Published: 10 October 2007

Abstract

Background

Xanthomonas campestris pathovar campestris (Xcc) is the causal agent of black rot disease of crucifers worldwide. The molecular genetic diversity and host specificity of Xcc are poorly understood.

Results

We constructed a microarray based on the complete genome sequence of Xcc strain 8004 and investigated the genetic diversity and host specificity of Xcc by array-based comparative genome hybridization analyses of 18 virulent strains. The results demonstrate that a genetic core comprising 3,405 of the 4,186 coding sequences (CDSs) spotted on the array are conserved and a flexible gene pool with 730 CDSs is absent/highly divergent (AHD). The results also revealed that 258 of the 304 proved/presumed pathogenicity genes are conserved and 46 are AHD. The conserved pathogenicity genes include mainly the genes involved in type I, II and III secretion systems, the quorum sensing system, extracellular enzymes and polysaccharide production, as well as many other proved pathogenicity genes, while the AHD CDSs contain the genes encoding type IV secretion system (T4SS) and type III-effectors. A Xcc T4SS-deletion mutant displayed the same virulence as wild type.
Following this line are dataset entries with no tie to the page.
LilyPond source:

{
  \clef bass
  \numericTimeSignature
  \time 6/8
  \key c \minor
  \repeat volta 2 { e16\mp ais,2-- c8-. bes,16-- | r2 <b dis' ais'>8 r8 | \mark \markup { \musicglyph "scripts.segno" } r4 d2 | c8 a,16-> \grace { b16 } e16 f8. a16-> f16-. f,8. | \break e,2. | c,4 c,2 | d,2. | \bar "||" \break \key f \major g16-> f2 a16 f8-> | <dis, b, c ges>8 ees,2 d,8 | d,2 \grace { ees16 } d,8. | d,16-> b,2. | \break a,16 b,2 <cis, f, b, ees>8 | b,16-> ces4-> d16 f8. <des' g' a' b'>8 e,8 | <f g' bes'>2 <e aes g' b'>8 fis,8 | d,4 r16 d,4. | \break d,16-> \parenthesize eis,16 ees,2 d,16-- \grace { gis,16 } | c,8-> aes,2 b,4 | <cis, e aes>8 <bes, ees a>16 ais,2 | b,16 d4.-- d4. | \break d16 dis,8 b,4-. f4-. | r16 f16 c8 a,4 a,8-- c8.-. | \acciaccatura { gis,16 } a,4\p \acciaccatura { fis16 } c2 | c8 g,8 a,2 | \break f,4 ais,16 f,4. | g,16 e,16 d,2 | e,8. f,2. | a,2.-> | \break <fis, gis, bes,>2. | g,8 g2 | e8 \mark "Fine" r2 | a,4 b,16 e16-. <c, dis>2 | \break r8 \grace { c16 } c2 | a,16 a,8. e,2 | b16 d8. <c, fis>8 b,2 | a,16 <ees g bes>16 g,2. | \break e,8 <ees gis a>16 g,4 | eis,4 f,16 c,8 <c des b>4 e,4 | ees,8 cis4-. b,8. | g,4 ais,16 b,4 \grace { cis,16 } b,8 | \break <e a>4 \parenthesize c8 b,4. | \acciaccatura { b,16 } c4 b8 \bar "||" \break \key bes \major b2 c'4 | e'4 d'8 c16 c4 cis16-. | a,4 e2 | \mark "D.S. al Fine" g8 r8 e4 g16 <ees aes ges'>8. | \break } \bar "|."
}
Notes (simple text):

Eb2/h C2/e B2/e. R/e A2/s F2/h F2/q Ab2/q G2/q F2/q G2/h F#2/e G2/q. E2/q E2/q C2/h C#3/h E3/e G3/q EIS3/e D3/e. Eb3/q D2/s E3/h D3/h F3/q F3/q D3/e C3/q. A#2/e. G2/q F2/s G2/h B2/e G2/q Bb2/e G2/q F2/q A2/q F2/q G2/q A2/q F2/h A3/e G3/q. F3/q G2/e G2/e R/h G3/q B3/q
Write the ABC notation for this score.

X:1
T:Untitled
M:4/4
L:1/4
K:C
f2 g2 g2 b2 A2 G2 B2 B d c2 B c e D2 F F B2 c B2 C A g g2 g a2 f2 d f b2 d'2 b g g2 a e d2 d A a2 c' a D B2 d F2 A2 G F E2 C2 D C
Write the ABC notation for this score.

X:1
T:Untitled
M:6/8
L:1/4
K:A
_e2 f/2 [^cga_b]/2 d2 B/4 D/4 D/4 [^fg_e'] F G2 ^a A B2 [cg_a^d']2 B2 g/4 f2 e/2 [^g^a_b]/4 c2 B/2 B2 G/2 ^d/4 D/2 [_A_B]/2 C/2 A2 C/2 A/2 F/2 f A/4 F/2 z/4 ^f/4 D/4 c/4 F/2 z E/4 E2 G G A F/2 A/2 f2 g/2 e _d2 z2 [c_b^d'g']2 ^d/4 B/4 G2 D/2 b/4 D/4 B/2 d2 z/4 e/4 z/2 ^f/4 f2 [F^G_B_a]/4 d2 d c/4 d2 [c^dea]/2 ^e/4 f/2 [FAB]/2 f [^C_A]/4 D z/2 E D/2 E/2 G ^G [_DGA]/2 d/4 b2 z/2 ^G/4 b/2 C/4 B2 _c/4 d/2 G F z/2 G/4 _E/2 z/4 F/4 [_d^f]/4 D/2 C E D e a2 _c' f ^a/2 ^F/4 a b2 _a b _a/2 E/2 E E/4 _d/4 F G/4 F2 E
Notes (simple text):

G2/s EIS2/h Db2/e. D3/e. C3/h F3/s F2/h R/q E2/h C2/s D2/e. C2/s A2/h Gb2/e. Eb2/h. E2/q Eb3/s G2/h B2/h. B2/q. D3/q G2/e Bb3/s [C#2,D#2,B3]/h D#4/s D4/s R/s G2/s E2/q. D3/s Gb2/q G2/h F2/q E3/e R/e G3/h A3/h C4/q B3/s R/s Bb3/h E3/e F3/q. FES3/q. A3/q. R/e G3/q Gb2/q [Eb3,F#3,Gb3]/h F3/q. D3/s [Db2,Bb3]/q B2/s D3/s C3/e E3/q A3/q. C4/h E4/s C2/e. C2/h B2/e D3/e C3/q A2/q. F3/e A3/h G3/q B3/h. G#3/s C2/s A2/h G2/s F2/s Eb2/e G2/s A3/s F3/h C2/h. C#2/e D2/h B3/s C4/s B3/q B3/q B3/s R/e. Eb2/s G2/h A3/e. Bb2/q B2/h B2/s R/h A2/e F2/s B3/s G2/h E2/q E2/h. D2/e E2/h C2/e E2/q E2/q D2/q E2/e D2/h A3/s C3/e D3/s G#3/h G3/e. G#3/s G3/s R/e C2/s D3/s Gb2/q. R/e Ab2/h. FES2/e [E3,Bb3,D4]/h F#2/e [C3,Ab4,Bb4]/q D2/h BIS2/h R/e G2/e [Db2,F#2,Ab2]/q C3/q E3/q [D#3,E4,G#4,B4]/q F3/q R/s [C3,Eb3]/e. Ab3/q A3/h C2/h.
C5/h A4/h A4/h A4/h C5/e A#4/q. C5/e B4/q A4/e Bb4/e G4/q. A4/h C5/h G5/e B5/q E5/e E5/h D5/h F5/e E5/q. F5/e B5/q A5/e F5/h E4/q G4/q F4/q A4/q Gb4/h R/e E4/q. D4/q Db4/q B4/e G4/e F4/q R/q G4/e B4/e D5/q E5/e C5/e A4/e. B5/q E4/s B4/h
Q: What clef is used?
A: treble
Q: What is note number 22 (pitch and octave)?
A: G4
Furthermore, three avirulence genes (avrXccC, avrXccE1 and avrBs1) were identified. avrXccC and avrXccE1 conferred avirulence on the hosts mustard cultivar Guangtou and Chinese cabbage cultivar Zhongbai-83, respectively, and avrBs1 conferred hypersensitive response on the nonhost pepper ECW10R.

Conclusion

About 80% of the Xcc CDSs, including 258 proved/presumed pathogenicity genes, is conserved in different strains. Xcc T4SS is not involved in pathogenicity. An efficient strategy to identify avr genes determining host specificity from the AHD genes was developed.